- Born: February 12, 1955 (age 71)
- Occupations: film director, film producer, screenwriter and actor
- Years active: 1955–present
- Known for: infant Moses in The Ten Commandments
- Notable work: produced his father's TV adaptation of A Man For All Seasons; directed his father as Long John Silver in a 1990 adaptation of Treasure Island; helmed The Crucifer of Blood starring his father as Sherlock Holmes
- Spouse: Marilyn Heston ​(m. 1980)​
- Children: 1
- Parents: Charlton Heston (father); Lydia Clarke (mother);

= Fraser Clarke Heston =

American film director

Fraser Clarke Heston (born February 12, 1955) is an American film director, film producer, screenwriter and actor.

== Early life ==
Heston was born in 1955 to actors Charlton Heston and Lydia Clarke. He has a sister.

As a baby, Heston made his film debut as the infant Moses (his father played the grown Moses) in the Cecil B. DeMille epic The Ten Commandments.

==Work with his father==
While in the process of writing Wind River, a romantic adventure novel about 19th-century fur trappers, Heston was convinced by producer Martin Shafer to turn the story into a film script. Discovering that film-writing came naturally for him, 22-year-old Heston wrote his first screenplay, The Mountain Men, for Columbia Pictures, which became the feature film.

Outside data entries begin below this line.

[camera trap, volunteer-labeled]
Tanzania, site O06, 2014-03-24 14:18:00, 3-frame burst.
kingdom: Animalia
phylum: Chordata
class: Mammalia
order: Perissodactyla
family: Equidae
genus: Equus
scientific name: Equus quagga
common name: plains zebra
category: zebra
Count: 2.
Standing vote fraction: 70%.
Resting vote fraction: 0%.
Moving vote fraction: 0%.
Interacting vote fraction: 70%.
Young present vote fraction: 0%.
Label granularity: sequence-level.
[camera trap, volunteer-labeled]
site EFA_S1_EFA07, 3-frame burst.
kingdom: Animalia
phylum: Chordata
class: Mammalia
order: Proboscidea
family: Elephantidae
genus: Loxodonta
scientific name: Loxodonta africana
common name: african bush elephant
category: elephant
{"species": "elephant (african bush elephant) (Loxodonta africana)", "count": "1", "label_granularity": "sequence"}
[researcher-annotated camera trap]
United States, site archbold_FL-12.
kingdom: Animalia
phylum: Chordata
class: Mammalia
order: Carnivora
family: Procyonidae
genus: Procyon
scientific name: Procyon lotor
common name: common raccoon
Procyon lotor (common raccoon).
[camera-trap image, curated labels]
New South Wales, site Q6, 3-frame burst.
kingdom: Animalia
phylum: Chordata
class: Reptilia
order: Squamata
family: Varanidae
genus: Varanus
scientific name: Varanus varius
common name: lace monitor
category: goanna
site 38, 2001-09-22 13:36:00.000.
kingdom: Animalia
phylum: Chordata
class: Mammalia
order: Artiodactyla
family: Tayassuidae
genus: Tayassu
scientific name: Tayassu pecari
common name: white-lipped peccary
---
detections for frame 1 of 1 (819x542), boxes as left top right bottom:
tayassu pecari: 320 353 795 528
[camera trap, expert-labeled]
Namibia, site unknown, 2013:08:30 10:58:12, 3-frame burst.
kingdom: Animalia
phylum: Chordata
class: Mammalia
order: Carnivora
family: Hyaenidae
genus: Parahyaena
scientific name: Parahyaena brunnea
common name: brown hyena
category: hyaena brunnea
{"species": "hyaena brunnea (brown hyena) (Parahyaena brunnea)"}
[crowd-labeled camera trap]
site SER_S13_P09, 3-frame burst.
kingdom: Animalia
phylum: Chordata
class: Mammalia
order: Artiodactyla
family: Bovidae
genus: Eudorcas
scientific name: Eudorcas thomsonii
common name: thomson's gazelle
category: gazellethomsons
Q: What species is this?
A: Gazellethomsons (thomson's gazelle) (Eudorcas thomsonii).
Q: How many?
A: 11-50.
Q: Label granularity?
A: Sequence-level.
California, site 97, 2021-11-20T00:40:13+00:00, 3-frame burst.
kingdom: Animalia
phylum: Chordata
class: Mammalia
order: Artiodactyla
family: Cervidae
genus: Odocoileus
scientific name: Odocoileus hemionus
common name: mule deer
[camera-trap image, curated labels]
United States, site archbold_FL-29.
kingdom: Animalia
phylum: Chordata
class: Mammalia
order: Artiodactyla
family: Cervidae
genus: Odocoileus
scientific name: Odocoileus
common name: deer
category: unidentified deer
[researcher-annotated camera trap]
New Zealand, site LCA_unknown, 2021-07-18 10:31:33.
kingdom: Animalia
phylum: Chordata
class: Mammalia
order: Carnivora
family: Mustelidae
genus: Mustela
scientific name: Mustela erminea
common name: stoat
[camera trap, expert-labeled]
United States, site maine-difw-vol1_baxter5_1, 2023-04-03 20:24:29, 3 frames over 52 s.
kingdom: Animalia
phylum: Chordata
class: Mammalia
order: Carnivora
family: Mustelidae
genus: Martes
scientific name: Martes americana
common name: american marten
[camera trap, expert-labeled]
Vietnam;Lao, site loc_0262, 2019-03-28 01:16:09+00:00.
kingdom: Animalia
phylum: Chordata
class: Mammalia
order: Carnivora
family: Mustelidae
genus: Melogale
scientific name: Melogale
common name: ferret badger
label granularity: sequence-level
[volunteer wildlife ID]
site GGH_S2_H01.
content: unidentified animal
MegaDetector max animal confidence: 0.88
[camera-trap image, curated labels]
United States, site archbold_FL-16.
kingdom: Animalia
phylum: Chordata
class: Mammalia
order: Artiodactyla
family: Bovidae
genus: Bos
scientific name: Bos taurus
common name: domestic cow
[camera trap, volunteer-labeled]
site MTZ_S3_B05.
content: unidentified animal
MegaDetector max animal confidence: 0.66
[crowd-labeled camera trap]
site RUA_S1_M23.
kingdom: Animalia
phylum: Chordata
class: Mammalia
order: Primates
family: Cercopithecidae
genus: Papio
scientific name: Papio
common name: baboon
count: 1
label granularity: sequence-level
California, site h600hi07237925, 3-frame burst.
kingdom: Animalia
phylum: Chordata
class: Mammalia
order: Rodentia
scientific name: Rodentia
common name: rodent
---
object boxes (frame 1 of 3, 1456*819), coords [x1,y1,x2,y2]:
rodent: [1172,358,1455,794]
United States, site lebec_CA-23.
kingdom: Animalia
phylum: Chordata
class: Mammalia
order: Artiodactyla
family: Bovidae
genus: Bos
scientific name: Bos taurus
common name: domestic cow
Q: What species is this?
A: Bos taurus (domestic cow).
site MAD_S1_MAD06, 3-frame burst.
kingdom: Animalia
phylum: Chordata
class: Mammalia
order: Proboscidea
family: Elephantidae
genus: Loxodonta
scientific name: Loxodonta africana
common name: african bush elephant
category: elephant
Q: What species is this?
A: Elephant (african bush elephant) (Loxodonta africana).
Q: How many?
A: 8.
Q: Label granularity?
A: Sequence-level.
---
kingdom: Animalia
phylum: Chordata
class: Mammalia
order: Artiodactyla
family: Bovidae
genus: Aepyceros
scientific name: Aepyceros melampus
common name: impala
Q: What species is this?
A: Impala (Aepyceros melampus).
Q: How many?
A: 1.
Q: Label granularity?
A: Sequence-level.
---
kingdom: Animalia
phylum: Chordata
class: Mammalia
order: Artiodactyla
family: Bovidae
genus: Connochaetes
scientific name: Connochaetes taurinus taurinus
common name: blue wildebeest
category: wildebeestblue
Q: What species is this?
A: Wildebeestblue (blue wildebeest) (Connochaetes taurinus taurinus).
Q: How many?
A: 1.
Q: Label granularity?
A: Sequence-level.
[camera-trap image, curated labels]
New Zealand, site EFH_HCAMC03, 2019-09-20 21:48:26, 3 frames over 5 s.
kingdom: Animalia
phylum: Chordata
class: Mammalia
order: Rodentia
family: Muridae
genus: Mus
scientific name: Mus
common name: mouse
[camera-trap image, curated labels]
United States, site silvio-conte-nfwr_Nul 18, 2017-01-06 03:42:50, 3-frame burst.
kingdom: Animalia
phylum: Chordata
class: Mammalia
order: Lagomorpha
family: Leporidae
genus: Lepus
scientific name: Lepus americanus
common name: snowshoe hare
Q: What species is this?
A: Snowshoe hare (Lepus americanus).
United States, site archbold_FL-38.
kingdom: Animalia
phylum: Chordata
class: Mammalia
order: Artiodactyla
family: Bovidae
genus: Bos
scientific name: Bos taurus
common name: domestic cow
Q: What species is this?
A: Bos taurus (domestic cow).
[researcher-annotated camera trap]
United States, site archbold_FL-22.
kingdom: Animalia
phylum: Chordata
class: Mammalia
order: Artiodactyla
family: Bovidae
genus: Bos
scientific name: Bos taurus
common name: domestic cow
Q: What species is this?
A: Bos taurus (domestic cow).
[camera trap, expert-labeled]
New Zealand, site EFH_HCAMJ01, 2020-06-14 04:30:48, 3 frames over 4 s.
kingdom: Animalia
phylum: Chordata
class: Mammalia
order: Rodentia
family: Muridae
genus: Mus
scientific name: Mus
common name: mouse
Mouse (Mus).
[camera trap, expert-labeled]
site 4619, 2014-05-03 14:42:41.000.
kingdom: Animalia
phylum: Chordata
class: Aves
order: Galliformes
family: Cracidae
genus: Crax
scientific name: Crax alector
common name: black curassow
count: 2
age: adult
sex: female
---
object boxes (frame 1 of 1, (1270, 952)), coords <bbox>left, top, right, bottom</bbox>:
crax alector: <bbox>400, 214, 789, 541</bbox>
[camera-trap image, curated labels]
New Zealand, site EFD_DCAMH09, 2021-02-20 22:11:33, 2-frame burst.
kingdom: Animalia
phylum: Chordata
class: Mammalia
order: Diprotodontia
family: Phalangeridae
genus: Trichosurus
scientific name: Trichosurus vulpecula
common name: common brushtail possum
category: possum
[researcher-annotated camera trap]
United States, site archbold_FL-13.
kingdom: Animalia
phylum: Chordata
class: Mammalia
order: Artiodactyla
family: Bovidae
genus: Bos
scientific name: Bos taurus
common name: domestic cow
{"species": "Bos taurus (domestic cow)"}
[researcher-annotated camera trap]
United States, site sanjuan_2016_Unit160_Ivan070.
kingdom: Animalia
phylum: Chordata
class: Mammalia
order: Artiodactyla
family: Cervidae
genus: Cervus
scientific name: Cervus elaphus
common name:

Fraser Heston produced his father's TV adaptation of A Man For All Seasons (1988). He directed his father as Long John Silver in a 1990 adaptation of Treasure Island for TNT and helmed The Crucifer of Blood starring his father as Sherlock Holmes the following year.

==Other work==

After directing 2nd unit work on City Slickers in Spain, Heston directed Needful Things (1993) and Alaska.

==Credits==

===Acting credit===
- The Ten Commandments (1956) - The Infant Moses
- The Search for Michael Rockefeller (2010, documentary) - Narrator

===Director credits===
- Mother Lode (1982) (uncredited)
- Treasure Island (1990, TV movie)
- The Crucifer of Blood (1991, TV movie)
- City Slickers (1991, Pamplona, Spain crew, 2nd unit director)
- Needful Things (1993)
- Alaska (1996)
- The Search for Michael Rockefeller (2010, documentary)

===Producer credits===
- Mother Lode (1982)
- A Man for All Seasons (1988, TV movie)
- Treasure Island (1990, TV movie)
- The Crucifer of Blood (1991, TV movie)
- Charlton Heston Presents the Bible (1997, video documentary, executive producer)
- Ben Hur (2003, video, executive producer)
- The Search for Michael Rockefeller (2010, documentary)

===Screenplay credits===
- The Mountain Men (1980)
- Mother Lode (1982)
- Treasure Island (1990, TV movie)
- The Crucifer of Blood (1991, TV movie)
- The Search for Michael Rockefeller (2010, documentary)

==Personal life==
Fraser and his wife Marilyn Heston have been married since 1980. The couple have a son.